Considered the father of documentaries, Robert Flaherty famously filmed an Inuit named Nanook as he and his family struggled to survive in the Arctic. Except the Inuit’s name wasn’t Nanook, his family wasn’t his family and many events depicted in the film were staged for the camera. Despite this, Nanook of the North succeeded in transporting its viewers to another world as it chronicled a unique way of life played out against a vast expanse of ice and snow. Kabloonak achieves the same feat, with the same degree of competency and detachment.
After a brief opening featuring a despondent Flaherty, the film flashes back three years earlier to find the filmmaker arriving at Port Harrison, Hudson Bay in 1919. Three months pass and with the temperature at -20° he is still yet to shoot any film. An acclaimed Inuit hunter named Nanook agrees to take him on his next trek, despite Flaherty insisting that any animals must be killed with traditional weapons. It is the first of many accommodations the Inuits make for Flaherty, who discovers the frigid wasteland is not the most conducive environment for film making.
Like Nanook of the North, Kabloonak features many memorable scenes. A walrus hunt from the documentary is recreated and Flarherty’s sleight of hand is revealed in scenes depicting a seal hunt and life in an igloo. Yet there is remoteness and lack of warmth in the film that extends beyond its location. With Charles Dance giving his standard aloof performance opposite a cast of amateurs there is little chance for audience engagement, which is heightened by characters who treat each other as a curiosity. It is left to the minor character of trader Wisconsin to give voice to hazards of this culture clash, at least more so than Dance’s monotone narration achieves.
Nevertheless, Kabloonak (Inuit for 'white person') sheds light on a fascinating story and as such is worth seeking out despite its limitations.

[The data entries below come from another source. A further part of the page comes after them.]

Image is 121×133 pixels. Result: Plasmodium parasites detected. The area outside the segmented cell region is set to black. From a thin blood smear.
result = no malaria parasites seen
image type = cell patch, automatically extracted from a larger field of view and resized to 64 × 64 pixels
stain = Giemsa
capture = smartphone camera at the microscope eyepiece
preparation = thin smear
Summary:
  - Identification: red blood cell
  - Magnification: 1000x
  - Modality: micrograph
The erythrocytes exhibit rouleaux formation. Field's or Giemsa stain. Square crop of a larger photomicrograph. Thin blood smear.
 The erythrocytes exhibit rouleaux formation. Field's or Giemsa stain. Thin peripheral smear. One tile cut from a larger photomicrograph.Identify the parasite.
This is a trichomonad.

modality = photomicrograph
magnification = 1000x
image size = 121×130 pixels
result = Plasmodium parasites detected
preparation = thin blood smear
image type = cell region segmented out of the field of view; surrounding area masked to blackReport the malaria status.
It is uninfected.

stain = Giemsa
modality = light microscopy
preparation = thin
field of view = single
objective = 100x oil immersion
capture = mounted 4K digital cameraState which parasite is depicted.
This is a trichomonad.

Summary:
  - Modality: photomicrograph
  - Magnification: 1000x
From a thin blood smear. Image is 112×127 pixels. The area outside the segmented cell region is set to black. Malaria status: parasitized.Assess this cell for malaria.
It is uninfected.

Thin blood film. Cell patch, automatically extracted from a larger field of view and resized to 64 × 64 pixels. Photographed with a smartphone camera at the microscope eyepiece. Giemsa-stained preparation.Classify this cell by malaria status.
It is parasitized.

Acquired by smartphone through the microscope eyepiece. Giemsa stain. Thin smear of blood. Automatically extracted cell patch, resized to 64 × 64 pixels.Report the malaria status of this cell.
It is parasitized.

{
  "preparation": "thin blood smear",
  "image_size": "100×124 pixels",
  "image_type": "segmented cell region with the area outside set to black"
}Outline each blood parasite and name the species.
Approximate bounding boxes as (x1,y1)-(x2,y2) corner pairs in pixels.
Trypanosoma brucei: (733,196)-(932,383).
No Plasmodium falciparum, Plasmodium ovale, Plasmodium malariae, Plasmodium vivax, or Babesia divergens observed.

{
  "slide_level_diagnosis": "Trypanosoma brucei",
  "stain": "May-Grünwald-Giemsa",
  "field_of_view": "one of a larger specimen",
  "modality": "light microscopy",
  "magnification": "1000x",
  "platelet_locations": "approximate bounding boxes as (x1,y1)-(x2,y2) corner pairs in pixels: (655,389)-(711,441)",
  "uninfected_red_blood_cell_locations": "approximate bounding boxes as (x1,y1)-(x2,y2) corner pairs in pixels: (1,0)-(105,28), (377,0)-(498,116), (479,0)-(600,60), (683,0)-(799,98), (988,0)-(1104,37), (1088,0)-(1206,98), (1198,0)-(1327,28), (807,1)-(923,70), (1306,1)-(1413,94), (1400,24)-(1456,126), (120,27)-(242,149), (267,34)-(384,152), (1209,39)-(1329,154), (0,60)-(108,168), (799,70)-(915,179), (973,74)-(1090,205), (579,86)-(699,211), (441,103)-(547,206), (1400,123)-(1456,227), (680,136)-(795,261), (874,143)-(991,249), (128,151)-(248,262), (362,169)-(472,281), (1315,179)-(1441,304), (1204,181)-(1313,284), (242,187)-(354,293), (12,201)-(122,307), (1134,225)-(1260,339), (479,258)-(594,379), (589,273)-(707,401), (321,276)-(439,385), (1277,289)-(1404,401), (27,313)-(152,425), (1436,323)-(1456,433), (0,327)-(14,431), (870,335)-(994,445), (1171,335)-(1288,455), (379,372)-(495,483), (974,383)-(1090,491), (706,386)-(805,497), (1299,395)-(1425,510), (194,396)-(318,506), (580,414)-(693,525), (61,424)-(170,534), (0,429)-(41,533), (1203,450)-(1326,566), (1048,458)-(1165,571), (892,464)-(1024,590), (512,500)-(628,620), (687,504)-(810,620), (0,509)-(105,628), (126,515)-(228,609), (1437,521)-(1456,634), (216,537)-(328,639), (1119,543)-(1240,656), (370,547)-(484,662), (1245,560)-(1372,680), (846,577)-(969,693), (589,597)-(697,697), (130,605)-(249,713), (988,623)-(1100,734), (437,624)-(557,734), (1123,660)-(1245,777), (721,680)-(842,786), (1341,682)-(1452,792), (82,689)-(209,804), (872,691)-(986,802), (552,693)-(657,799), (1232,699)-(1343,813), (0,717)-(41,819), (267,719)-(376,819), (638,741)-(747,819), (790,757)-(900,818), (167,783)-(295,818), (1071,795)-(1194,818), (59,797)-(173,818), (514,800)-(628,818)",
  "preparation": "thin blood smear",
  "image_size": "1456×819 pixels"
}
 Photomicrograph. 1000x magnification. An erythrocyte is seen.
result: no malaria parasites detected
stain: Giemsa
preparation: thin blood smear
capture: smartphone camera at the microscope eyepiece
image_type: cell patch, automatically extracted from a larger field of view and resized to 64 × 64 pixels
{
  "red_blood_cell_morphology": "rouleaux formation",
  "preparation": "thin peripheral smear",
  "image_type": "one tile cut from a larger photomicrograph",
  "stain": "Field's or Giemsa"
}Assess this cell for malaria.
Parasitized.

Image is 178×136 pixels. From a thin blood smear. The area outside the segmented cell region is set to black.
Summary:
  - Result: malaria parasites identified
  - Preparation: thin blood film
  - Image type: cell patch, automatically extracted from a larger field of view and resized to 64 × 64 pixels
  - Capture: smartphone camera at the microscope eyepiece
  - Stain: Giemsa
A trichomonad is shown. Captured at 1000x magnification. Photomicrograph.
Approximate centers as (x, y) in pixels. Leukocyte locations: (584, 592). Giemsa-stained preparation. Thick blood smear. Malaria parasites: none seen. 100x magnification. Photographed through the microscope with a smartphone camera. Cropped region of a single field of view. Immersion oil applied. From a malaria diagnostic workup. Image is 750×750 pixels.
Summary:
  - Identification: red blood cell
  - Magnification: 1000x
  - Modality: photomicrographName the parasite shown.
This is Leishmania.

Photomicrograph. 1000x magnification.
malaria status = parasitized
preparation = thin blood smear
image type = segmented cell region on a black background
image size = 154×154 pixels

Film ends with Flaherty reading a telegram informing him that Nanook had died of starvation following a disastrous hunting season. Though this is the story Flarherty himself told, Naoonk (Allakariallak) actually died at home, most likely the victim of tuberculosis introduced by foreigners.
Film recreates several scenes from Nanook of the North, including the walrus hunt, seal hunt and igloo build.